Passage given:
········

The designer, who was recently appointed Creative Director of the fashion house, showcases his first collection with Tom Ford.
This week in Paris, Haider Ackermann made his highly anticipated debut as Creative Director of Tom Ford. The Fall/Winter 2025 Collection is Ackermann’s first show with the fashion house after being appointed to the role of Creative Director last September.
Ackermann brings years of experience to Tom Ford and is a fashion industry favorite. In 2001, he launched his own label with a womenswear collection. He served as creative director of Berluti for three seasons, and has previously been approached for creative director roles at Dior and Martin Margiela. In 2010, he launched a menswear collection and a year later was selected as a guest designer for the Pitti Immagine showcase. Recently, he guest-designed Jean Paul Gautier’s spring 2023 haute couture collection.
“A beginning is a new dance,” said Ackermann, who took his first dance with Tom Ford at the Pavillon Vendôme in Paris. The venue included plush seats and dark hues and mirrors all around in order to “seduce” the audience into the world of Tom Ford under Ackermann.
“Entering the house that Mr. Tom Ford built I was drawn to the man himself, whose personality reverberates through everything he envisioned. He is nightlife, I am the morning after.”
Haider Ackermann
Tom Ford style but with an apparent Ackermann eye is evident throughout the show. “Entering the house that Mr. Tom Ford built I was drawn to the man himself, whose personality reverberates through everything he envisioned. He is nightlife, I am the morning after,” explained Ackermann. Staples of Tom Ford design aesthetic are evident in Ackermann’s pieces, such as classic silhouettes and impeccable tailoring, demonstrating his understanding of the fashion house. However, it is a new era for Tom Ford in which Ackermann sits at the helm and thus every look has a certain Ackermann touch.

········

Task set:
- a) Translate into Spanish this sentence from the article on Haider Ackermann's Tom Ford debut: "In 2001, he launched his own label with a womenswear collection."
- b) List every four-digit year mentioned in the article on Haider Ackermann's Tom Ford debut.

Supplied material:
········

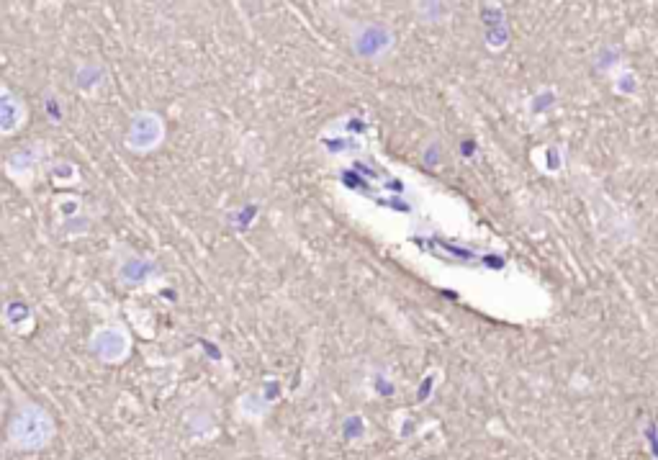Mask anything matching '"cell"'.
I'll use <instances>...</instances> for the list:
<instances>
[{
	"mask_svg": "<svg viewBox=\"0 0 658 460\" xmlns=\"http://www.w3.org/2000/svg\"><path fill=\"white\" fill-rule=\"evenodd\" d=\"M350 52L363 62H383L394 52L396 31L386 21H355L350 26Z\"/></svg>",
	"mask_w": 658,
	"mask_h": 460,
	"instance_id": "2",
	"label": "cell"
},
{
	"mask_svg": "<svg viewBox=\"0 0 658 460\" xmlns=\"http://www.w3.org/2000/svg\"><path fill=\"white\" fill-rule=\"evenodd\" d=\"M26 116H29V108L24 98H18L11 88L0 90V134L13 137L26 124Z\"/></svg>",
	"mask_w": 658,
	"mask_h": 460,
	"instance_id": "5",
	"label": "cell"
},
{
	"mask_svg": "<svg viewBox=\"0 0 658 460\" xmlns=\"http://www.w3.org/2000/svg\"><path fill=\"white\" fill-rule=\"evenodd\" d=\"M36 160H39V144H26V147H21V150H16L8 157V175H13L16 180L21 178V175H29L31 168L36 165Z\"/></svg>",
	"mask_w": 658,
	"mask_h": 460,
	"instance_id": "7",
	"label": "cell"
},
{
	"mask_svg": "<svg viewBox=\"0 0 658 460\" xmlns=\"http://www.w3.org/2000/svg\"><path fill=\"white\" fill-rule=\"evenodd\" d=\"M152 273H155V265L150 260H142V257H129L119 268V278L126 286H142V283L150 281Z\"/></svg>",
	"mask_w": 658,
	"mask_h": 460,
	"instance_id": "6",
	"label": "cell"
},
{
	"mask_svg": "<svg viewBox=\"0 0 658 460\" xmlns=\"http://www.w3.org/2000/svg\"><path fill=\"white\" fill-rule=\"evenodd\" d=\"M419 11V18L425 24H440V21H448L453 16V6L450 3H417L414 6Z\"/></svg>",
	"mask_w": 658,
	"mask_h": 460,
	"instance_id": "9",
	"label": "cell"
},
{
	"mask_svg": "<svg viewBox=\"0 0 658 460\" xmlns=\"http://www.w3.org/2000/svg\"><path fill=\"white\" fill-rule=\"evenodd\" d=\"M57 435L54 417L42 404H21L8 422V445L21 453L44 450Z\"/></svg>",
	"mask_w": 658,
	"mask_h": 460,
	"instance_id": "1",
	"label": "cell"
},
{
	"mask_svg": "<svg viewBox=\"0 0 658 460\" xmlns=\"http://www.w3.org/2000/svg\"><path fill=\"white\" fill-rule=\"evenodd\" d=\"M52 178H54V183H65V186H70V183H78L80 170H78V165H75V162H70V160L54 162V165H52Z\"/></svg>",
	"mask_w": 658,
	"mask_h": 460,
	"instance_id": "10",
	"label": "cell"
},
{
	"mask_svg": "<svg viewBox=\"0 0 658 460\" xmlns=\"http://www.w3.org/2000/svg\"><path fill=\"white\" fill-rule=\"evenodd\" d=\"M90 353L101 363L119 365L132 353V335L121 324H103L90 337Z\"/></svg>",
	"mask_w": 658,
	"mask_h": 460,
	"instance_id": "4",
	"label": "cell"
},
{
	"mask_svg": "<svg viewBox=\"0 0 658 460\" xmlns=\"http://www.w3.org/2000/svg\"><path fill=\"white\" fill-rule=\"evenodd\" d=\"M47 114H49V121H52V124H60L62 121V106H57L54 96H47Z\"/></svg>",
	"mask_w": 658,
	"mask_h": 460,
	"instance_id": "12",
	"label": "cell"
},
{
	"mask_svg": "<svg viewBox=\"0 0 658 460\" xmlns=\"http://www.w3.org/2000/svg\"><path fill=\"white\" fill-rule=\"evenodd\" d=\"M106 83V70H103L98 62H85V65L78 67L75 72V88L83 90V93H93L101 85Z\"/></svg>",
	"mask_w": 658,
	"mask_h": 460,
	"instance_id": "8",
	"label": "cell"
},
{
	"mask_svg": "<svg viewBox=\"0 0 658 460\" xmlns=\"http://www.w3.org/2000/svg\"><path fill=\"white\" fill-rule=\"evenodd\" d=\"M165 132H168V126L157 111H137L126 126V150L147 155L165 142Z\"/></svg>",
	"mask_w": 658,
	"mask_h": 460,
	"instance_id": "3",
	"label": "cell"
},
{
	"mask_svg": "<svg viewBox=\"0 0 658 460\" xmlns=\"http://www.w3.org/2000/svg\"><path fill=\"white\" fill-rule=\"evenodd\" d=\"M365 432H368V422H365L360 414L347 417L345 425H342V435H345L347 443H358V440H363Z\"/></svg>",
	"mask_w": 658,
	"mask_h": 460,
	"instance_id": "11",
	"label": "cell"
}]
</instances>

········

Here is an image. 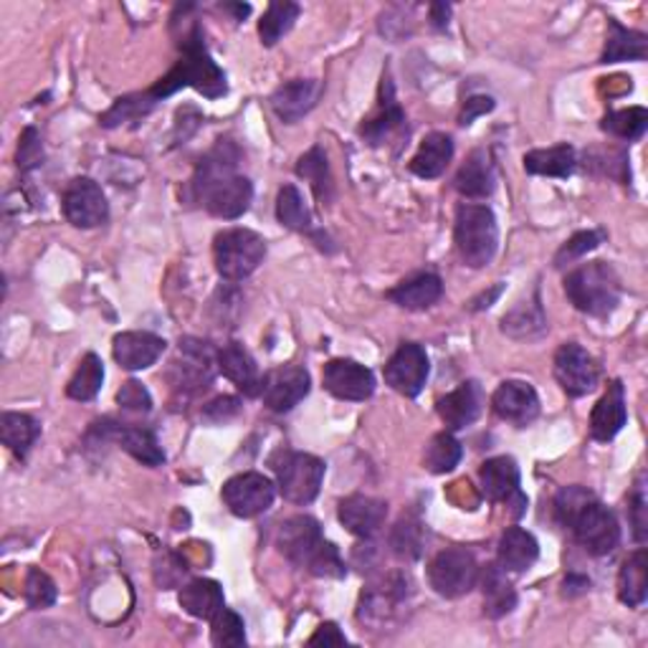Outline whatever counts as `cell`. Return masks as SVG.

········

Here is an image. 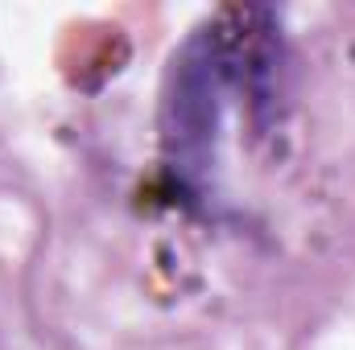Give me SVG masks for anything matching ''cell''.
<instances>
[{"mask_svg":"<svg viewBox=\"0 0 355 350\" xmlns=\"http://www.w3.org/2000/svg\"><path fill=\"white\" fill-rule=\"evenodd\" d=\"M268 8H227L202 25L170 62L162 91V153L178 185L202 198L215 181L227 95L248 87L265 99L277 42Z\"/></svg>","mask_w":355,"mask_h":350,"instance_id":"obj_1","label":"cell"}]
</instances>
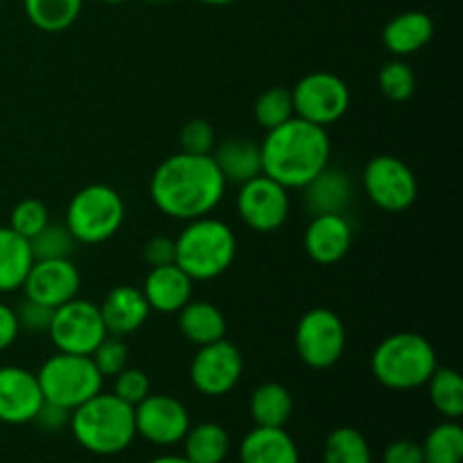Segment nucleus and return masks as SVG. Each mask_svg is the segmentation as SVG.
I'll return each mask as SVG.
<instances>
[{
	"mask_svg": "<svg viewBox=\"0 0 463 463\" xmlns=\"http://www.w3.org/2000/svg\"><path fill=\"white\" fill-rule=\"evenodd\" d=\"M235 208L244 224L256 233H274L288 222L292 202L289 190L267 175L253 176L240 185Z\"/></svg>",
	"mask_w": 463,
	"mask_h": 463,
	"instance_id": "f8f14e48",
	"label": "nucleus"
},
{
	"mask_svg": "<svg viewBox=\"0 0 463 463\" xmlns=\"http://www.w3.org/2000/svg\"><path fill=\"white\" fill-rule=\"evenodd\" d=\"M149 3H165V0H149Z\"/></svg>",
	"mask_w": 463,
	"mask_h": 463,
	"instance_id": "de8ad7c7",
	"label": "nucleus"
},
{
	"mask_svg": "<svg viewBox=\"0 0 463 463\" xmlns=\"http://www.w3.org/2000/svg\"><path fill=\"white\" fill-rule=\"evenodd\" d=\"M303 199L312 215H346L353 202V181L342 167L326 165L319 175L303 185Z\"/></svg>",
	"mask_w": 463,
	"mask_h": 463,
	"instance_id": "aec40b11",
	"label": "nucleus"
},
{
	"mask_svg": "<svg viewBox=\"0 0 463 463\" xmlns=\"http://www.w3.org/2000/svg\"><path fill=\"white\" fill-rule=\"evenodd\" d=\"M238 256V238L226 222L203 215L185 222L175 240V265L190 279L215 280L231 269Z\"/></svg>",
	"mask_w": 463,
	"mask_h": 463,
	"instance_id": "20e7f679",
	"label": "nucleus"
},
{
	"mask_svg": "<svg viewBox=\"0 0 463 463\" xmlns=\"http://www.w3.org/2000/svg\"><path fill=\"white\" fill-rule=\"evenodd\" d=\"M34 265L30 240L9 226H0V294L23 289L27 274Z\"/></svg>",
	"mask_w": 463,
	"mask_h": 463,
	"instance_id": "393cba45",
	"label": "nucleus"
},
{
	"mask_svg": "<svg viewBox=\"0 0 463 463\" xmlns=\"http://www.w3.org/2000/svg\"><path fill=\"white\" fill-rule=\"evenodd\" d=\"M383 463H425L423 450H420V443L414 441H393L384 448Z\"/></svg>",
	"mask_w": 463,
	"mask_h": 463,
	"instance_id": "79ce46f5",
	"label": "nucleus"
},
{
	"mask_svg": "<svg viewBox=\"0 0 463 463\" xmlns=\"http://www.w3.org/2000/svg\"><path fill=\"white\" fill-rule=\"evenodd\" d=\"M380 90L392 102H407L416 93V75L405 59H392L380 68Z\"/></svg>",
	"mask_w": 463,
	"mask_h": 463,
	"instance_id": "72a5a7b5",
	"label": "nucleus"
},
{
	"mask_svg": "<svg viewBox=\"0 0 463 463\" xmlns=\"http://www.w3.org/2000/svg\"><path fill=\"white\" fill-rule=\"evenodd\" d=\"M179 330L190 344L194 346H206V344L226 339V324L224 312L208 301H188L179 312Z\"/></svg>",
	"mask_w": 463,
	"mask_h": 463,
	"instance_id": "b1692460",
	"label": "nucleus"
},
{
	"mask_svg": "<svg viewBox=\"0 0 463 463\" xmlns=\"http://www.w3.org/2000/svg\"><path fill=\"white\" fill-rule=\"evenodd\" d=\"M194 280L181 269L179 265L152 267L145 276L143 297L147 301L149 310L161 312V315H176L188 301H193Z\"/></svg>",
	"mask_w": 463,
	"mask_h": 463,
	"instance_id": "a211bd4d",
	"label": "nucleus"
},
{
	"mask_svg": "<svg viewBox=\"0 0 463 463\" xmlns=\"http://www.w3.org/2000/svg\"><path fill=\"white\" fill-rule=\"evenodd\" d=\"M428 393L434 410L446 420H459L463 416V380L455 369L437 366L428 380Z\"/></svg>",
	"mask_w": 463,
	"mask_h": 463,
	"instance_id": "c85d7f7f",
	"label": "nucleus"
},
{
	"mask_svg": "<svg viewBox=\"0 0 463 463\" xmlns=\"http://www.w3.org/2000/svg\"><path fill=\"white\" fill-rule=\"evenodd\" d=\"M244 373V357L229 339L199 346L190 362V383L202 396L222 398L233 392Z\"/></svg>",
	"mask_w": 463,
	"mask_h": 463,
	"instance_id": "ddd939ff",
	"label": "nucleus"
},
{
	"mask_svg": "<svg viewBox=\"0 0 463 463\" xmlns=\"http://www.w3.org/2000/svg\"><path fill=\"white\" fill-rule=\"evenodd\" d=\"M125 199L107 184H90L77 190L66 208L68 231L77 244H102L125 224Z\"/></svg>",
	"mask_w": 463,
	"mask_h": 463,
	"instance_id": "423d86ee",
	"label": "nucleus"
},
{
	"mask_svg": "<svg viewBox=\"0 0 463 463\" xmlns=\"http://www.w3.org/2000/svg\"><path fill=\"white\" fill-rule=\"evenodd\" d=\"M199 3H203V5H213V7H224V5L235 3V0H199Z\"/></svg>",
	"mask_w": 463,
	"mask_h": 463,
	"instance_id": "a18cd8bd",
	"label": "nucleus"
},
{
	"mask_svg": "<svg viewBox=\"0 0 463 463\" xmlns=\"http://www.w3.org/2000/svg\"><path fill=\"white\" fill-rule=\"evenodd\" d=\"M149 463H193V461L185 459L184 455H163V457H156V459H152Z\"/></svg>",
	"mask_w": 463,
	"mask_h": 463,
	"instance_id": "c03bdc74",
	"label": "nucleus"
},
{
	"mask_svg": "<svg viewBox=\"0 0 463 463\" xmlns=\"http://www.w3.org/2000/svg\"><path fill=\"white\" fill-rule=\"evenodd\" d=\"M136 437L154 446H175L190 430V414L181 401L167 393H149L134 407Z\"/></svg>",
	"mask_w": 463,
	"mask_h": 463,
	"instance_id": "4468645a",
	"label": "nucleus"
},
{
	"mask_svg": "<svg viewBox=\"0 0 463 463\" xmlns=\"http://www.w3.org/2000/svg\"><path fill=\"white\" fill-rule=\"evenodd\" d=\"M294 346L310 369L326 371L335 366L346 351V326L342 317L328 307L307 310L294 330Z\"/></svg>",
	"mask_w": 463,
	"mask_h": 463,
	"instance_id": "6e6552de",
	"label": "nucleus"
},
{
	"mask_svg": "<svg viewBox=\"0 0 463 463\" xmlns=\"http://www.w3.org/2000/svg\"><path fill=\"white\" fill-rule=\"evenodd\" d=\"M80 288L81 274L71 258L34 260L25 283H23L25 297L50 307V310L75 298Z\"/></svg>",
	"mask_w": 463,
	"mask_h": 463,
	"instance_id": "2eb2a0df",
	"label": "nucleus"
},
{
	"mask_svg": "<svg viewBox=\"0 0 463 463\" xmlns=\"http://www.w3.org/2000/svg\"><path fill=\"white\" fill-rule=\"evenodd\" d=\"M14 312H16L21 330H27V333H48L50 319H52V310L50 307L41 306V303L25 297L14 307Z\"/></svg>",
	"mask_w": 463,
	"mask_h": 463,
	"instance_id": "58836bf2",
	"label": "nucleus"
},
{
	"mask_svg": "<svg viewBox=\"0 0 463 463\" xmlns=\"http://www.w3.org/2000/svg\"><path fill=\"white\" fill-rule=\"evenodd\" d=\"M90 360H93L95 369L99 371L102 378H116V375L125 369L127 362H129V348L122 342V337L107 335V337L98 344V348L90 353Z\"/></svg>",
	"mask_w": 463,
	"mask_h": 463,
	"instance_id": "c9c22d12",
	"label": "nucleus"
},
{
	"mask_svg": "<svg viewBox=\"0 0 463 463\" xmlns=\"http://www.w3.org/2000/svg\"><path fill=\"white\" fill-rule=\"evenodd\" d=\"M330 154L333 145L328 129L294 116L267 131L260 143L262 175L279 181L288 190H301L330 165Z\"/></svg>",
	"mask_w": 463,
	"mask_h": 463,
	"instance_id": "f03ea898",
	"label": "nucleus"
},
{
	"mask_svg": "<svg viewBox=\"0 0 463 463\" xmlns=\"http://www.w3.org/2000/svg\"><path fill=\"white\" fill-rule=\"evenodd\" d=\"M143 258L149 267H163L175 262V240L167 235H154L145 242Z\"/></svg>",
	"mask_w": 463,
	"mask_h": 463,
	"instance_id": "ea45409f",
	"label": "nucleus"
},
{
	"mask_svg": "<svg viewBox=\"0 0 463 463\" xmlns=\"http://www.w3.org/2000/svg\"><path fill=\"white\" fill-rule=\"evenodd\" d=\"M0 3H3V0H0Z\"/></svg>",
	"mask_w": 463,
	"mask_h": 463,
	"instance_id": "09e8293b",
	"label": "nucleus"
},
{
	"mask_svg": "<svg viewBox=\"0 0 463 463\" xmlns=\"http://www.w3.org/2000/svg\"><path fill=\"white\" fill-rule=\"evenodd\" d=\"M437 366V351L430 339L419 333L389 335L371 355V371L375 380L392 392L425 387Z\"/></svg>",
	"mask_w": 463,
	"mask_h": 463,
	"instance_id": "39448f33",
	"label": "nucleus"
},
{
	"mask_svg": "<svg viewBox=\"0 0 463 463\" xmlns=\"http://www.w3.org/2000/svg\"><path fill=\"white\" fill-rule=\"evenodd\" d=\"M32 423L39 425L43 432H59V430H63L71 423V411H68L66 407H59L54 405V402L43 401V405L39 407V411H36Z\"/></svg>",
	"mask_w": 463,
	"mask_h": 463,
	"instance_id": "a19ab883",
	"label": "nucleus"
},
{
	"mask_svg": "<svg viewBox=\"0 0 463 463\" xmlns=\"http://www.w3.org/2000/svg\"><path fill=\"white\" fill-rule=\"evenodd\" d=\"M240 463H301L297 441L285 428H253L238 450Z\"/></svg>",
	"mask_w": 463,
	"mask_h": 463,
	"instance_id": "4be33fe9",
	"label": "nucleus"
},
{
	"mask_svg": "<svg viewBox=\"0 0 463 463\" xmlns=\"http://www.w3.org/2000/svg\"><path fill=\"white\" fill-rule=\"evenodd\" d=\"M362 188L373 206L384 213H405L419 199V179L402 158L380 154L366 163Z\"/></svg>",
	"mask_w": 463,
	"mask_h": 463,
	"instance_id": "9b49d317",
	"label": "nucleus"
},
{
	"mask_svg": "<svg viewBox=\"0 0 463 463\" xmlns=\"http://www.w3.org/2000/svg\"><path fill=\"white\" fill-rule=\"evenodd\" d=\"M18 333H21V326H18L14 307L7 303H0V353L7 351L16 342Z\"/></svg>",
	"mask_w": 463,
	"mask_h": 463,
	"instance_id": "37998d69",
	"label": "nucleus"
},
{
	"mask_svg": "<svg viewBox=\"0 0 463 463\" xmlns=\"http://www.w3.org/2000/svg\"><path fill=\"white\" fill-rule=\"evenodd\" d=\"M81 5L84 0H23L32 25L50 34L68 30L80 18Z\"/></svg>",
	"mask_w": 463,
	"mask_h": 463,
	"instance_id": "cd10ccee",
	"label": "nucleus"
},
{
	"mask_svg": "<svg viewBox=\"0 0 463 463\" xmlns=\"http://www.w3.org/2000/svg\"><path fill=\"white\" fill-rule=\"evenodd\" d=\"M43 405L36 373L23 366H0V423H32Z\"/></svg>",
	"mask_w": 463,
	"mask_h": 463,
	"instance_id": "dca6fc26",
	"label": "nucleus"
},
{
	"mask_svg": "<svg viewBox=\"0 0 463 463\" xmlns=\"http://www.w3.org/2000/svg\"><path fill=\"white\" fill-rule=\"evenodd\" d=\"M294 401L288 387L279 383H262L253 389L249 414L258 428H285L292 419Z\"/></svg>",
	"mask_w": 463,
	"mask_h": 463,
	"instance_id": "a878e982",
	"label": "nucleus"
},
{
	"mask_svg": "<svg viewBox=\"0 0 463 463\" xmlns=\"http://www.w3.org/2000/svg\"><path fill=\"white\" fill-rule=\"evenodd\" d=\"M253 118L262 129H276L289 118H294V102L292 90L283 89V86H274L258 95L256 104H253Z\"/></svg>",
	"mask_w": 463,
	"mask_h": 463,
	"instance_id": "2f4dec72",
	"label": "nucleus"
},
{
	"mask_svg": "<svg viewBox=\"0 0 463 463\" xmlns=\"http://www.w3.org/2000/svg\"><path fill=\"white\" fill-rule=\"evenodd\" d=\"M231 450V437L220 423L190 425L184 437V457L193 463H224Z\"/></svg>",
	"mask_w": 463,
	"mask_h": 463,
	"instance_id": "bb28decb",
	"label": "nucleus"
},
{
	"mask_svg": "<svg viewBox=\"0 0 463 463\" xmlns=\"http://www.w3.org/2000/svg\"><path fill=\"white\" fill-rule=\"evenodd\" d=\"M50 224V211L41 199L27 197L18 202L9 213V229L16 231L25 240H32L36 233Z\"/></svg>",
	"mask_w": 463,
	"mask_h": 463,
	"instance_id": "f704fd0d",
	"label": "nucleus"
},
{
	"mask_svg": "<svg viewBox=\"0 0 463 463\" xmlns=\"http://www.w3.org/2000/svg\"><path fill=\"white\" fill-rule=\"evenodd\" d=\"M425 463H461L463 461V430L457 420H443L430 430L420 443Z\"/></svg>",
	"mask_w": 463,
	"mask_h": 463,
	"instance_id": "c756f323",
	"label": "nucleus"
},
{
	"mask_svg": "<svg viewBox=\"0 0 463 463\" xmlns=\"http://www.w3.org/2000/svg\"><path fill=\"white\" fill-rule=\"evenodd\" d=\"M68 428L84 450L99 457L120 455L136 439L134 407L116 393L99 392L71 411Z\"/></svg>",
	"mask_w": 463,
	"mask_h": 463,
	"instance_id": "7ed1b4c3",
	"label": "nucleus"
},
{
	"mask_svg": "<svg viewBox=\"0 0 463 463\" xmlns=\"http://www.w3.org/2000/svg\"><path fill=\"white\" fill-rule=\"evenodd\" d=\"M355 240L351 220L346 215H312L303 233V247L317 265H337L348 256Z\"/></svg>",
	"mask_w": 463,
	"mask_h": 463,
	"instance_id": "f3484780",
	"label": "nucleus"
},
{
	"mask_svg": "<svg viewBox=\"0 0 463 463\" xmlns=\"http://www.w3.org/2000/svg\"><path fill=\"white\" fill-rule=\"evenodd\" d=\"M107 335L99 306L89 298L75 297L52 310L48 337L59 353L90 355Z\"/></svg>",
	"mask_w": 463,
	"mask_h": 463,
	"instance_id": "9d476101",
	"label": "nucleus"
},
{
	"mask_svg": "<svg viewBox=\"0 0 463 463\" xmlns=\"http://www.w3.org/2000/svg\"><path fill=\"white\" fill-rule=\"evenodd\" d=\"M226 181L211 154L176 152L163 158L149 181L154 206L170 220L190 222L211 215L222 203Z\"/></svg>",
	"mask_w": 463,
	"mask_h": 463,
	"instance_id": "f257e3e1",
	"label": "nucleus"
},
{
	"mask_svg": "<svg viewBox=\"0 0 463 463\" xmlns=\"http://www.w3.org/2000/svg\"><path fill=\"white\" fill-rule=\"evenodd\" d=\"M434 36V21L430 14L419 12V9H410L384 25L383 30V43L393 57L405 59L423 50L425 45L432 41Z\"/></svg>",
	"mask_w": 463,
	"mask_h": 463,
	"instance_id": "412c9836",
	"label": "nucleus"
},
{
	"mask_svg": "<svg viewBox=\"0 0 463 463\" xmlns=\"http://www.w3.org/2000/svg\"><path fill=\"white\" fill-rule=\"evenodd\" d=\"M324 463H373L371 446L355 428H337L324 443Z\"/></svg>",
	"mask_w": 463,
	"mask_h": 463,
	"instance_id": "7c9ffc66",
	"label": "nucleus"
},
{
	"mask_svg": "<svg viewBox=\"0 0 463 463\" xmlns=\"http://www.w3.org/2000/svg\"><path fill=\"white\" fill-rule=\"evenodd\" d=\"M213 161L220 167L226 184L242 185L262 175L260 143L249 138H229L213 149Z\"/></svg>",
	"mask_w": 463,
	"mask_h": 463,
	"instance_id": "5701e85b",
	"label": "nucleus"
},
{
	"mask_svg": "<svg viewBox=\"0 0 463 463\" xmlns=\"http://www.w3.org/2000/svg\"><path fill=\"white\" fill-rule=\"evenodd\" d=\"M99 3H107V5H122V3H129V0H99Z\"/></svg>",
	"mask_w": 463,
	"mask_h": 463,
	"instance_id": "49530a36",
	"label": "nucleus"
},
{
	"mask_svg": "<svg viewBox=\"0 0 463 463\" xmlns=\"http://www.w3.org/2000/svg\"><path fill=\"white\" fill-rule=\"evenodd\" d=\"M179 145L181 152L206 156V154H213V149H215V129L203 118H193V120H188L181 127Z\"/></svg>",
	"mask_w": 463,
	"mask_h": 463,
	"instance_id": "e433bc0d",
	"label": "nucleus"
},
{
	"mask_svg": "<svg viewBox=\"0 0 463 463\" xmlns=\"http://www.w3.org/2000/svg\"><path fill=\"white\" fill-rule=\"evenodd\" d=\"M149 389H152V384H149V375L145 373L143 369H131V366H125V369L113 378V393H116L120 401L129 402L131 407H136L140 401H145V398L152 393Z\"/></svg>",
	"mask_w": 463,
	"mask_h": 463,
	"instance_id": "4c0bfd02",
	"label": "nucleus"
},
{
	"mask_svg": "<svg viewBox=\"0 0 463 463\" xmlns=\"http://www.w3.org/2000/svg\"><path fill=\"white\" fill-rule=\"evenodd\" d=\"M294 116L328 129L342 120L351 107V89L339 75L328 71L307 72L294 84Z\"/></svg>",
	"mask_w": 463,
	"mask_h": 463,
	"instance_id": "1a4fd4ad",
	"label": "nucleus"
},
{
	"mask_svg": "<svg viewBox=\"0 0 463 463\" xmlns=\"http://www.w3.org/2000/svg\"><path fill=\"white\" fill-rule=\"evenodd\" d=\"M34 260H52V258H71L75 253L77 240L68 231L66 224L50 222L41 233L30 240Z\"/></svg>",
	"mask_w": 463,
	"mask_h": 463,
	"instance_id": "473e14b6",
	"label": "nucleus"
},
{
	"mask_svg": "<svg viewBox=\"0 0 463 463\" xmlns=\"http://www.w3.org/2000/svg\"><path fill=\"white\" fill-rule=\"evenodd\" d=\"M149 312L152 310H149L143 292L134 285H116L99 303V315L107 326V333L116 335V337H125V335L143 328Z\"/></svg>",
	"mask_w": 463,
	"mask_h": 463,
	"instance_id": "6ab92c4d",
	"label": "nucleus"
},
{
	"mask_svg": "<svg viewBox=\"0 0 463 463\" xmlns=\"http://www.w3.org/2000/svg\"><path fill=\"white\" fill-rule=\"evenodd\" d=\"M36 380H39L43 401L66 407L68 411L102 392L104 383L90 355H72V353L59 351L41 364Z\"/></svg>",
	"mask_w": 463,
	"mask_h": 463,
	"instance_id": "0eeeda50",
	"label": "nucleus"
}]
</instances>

········

Answers to each task:
- a) En 2001, lanzó su propia marca con una colección de ropa femenina.

- b) 2025, 2001, 2010, 2023